It seems like only yesterday that Hedgehog was sitting in the VIP lounges at Design Miami/Basel and Art Basel (held in Basel, as opposed to Design Miami and Art Basel Miami Beach, which are held in Miami), observing the art world's patrons.
It seems like only yesterday that Hedgehog was sitting in the VIP lounges at Design Miami/Basel and Art Basel (held in Basel, as opposed to Design Miami and Art Basel Miami Beach, which are held in Miami), observing the art world's patrons. You wouldn't think that patrons would actually lug their purchases about, but I'm sure I saw someone stand a Giacometti under the communal lunch table in Art Basel's lounge.
The fairs attract their fair share of those who come to gawk at the spectacle of the art world on parade, but they attract equal numbers – if not more – patrons, who are serious about art. And not serious in the 'What sort of a return will this get me in two years' time?' way. Serious about how and what they collect.
The recession has not dented their enthusiasm for patronage. From my vantage point (on the ground, knocked over by buyers and their shopping trolleys full of Warhol soupcans and Newson chairs speeding through the fairs), it was clear that deals were being done, although this was in the form of negotiation, rather than easy acceptance of the sticker price.
Claude Greilsamer, director of HSBC Private Bank (UK), who have sponsored Design Miami and Design Miami/Basel for several years now, elaborated on how patronage was holding up: 'Patronage is surprisingly resilient in this recession so far. Art and design are pretty much part of our client culture and lifestyle.
'Our clients have taken advantage of more realistic prices and also know that a few thousand Euros can still buy unique pieces. In the recession they have become more selective and more interested in very high quality events. The pleasure of acquiring a great piece of art or a great chair to sit on remains intact.' Claude also stressed that the recession has not affected HSBC PB's commitment to sponsoring Design Miami.
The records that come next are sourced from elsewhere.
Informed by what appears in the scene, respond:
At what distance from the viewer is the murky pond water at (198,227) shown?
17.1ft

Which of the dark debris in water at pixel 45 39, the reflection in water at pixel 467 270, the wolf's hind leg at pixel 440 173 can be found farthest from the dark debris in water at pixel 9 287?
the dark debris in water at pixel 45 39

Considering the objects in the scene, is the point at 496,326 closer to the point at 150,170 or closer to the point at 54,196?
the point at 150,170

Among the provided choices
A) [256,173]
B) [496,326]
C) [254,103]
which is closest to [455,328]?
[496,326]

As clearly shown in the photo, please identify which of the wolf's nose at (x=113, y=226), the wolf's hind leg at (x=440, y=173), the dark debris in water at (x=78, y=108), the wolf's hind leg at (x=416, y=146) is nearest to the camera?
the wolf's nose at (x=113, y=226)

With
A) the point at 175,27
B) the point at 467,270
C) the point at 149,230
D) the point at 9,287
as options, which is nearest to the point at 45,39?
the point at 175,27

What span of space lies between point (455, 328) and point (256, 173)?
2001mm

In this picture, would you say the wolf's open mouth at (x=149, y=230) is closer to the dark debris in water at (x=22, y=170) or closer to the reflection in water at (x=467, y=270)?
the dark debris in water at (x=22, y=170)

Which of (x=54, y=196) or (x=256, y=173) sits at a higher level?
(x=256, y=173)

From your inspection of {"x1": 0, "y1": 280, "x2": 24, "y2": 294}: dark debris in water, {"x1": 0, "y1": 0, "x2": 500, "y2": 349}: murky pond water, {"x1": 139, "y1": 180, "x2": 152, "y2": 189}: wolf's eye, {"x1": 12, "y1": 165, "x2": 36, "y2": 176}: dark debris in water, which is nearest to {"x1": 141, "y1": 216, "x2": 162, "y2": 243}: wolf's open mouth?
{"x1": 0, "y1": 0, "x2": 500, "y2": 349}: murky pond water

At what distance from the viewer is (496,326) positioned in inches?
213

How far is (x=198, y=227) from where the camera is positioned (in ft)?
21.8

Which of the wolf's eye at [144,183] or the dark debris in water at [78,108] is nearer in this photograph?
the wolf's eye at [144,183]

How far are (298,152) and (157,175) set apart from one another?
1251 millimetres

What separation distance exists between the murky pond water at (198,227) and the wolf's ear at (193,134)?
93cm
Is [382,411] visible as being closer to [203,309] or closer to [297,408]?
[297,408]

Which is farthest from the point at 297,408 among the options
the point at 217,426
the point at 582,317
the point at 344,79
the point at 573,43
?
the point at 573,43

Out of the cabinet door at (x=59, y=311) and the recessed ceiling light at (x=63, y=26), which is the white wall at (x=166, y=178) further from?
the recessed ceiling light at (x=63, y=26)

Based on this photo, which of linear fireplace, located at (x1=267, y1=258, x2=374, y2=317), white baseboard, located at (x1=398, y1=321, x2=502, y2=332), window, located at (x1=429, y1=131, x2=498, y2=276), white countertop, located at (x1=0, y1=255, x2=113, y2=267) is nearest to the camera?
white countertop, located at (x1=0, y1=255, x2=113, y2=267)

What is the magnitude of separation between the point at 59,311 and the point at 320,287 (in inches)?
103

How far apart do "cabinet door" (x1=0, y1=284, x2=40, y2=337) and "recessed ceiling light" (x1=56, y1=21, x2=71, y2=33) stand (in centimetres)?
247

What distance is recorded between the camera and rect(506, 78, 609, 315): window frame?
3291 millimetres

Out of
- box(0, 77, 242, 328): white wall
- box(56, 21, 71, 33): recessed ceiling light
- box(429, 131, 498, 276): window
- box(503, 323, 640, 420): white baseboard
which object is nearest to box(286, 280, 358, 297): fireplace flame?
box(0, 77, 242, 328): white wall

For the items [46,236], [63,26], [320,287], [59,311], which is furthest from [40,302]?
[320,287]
Picture: Audience by rAndom International, where a hundred mirrors rotate towards the person walking through them, but gradually lose interest.
He elucidated how the rarum genus of art-world patron lives: 'Our clients are keen to come to major art fairs in Europe and the US at least once if not twice a year – or more for the biggest collectors. Basel and Miami and surrounding exhibitions and events attract more and more couples. Some of our busiest clients will plan a two or three day break.'
As well as the engagement with dealers, HSBC PB's clients like to engage with designers (tho' of course Jean Prouve won't show up even for the best client). Claude says: 'Design Miami/Basel has grown over the years in quality and respectability and our clients find it a real pleasure to meet at HSBC Private Bank's VIP lounge the designers in person (for example the Campana Brothers, Marc Newson or Tom Dixon among others).'
As will become clear in an imminently forthcoming blog (update: here it is), patronage can flourish at all levels: from HSBC PB's jet-setting clients even down to Hedgehog himself. All you have to remember is that recessions are perfect times to start your patronage.